7. Any modification and processing, mixing or combining of the goods subject to retention oftitle takes place by order of TONTARRA GmbH, without the same incurring any liabilities as a result.

Section 8 Warranty
1. Apparent defects must be reported to TONTARRA GmbH promptly in writing upon receipt of the object of the contract, concealed defects promptly when they are noted. The object of the contract is deemed to have been accepted if no complaint is received within eight working days after the arrival of the goods. Defects that cannot be discovered within this term, even after a detailed inspection, must be reported to TONTARRA GmbH promptly in writing when they are noted.
2. In case of justified complaints, payments may only be held by the orderer to a commensurateextent relative to the defects.
3. TONTARRA GmbH is liable for defects reported in a timely manner, as follows:
a) Rectification or new delivery, free of charge and at the discretion of TONTARRA GmbH, applies to parts that prove to be unusable or significantly impaired in regards to usability due to circumstances prior to the passing of risk, in particular design flaws, defective materials or improper execution. Muliple attempts at rectification or new deliveries are allowable. Parts that are replaced become the property of TONTARRA GmbH.
b) The orderer is obligated to grant TONTARRA GmbH the required time and opportunity to complete the rectification of defects and replacement deliveries as deemed necessary by TONTARRA GmbH; otherwise, TONTARRA GmbH is relieved of its liability for defects.
c) No liability for defects is assumed in case of minor deviations from the agreed characteristics or defects caused by unintended or improper use, incorrect installation and/or commissioning by the orderer or third parties, natural wear, improper or careless treatment or maintenance, unsuitable supplies or substitute materials, defective installation or chemical, electrochemical or electrical influences. The warranty obligation is also eliminated in case of maintenance, damage or changes by the orderer or third parties without the consent of TONTARRA GmbH, insofar as there is a causative relationship to the asserted defect.
4. If rectification or replacement delivery is impossible, has ultimately failed or is unreasonably delayed, the orderer may demand the rescission of the contract or a reduction of the purchase price.

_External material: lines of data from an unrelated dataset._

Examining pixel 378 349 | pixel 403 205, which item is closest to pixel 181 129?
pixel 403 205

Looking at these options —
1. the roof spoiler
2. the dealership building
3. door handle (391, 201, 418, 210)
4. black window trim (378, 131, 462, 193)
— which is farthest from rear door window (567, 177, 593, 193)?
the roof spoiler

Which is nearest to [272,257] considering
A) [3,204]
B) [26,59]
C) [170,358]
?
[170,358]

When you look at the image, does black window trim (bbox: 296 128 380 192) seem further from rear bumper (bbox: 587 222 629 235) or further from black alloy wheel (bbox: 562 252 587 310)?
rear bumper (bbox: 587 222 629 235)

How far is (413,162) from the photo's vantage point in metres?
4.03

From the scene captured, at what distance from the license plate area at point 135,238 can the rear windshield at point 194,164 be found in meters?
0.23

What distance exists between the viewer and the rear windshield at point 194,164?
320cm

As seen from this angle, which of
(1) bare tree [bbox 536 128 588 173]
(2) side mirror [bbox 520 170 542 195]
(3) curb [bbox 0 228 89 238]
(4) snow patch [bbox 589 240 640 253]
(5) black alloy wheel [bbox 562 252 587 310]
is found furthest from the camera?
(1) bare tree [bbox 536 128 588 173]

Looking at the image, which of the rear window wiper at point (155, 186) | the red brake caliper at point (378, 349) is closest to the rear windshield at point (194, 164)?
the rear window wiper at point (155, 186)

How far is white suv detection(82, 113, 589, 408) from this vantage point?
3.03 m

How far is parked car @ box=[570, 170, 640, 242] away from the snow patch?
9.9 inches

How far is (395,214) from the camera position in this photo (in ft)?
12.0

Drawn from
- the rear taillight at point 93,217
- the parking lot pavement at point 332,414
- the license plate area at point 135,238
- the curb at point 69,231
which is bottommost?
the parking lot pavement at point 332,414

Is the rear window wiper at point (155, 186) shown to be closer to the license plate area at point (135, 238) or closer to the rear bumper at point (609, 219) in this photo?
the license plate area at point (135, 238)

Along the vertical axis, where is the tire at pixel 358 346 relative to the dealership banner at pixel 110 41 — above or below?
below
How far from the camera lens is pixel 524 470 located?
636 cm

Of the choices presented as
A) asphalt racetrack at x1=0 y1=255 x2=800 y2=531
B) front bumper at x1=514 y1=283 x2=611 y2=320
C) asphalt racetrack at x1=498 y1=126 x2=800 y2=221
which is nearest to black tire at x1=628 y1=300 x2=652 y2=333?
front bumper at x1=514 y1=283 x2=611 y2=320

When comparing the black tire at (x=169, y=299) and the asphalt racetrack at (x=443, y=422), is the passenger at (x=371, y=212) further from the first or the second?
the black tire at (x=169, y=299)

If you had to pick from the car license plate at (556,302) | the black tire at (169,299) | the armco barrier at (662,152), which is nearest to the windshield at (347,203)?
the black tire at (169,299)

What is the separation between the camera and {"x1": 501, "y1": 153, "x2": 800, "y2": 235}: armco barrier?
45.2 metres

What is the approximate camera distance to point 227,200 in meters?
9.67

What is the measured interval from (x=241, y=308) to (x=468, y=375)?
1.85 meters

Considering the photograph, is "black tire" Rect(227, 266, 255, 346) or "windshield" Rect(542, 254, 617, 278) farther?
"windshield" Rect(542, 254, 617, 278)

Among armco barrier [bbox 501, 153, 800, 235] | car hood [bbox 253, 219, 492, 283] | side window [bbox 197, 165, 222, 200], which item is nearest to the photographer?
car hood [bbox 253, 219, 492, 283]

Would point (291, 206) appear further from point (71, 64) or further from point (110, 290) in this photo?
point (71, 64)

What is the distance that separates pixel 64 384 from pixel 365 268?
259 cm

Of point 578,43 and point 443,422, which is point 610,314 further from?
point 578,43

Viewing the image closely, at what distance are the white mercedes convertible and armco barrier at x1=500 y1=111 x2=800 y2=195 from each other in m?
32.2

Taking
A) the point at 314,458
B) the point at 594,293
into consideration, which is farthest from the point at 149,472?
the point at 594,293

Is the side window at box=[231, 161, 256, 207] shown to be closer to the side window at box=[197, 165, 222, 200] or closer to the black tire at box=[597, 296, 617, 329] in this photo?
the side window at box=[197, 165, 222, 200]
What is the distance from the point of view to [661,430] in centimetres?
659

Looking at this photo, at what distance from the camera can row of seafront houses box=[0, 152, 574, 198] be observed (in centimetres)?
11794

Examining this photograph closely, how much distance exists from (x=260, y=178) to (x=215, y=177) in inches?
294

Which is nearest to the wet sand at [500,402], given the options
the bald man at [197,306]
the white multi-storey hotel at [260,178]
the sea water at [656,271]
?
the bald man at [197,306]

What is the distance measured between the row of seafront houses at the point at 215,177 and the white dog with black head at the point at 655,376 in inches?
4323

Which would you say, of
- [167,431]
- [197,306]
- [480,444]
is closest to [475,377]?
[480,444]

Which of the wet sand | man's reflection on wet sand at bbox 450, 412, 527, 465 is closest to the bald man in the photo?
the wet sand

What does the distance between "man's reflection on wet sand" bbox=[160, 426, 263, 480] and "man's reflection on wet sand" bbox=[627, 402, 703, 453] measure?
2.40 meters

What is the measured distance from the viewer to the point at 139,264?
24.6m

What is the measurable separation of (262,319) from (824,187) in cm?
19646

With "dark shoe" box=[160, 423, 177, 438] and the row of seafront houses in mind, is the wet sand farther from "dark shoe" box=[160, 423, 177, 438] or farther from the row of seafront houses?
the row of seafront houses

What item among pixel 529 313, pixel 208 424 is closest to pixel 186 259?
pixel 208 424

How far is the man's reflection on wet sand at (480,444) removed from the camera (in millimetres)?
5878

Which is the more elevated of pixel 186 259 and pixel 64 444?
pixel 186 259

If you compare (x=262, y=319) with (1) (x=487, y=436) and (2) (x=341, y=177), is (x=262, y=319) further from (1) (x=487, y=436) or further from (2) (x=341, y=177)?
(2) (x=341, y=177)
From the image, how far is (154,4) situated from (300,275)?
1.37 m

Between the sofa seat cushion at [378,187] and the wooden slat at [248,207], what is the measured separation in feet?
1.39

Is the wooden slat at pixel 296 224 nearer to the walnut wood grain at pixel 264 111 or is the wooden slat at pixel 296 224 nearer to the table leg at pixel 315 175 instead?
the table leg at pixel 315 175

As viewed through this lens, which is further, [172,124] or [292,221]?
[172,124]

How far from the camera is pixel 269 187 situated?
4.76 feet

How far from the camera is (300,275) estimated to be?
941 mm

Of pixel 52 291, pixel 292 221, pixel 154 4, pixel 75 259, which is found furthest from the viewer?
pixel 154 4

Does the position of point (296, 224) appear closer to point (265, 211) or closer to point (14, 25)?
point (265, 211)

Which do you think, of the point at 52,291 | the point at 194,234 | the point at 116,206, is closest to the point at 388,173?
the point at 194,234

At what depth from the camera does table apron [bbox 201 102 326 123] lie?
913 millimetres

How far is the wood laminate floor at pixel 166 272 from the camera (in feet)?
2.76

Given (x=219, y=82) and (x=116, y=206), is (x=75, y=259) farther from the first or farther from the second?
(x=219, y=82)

All other contractual and non‐contractual claims of the orderer against TONTARRA GmbH and its assistants are excluded, especially compensation claims for direct or indirect damages, lost profits and/or the performance of the warranty, except in case of intent or gross negligence and/or mandatory statutory liability on the part of Tontarra GmbH.
5. The statute of limitations for warranty claims also applies to all other claims of the orderer, including contractual and non‐contractual claims for damages.

Section 9 Final Provisions
1. These general business terms and conditions as well as the entire legal relationship between TONTARRA GmbH and the orderer are subject to the laws of the Federal Republic of Germany, with the exclusion of the conflict of laws and the United Nations Convention on Contracts for the International Sale of Goods.
2. Insofar as permitted by law, Tuttlingen is the sole jurisdiction for all disputes arising from the contractual relationship, directly or indirectly.
3. Should a provision of these general business terms and conditions and any subsequent agreements be or become invalid, the validity of the remaining provisions shall remain unaffected. The contractual partners are obligated to replace the ineffective provision with a valid provision that comes as close as possible to the original economic intent.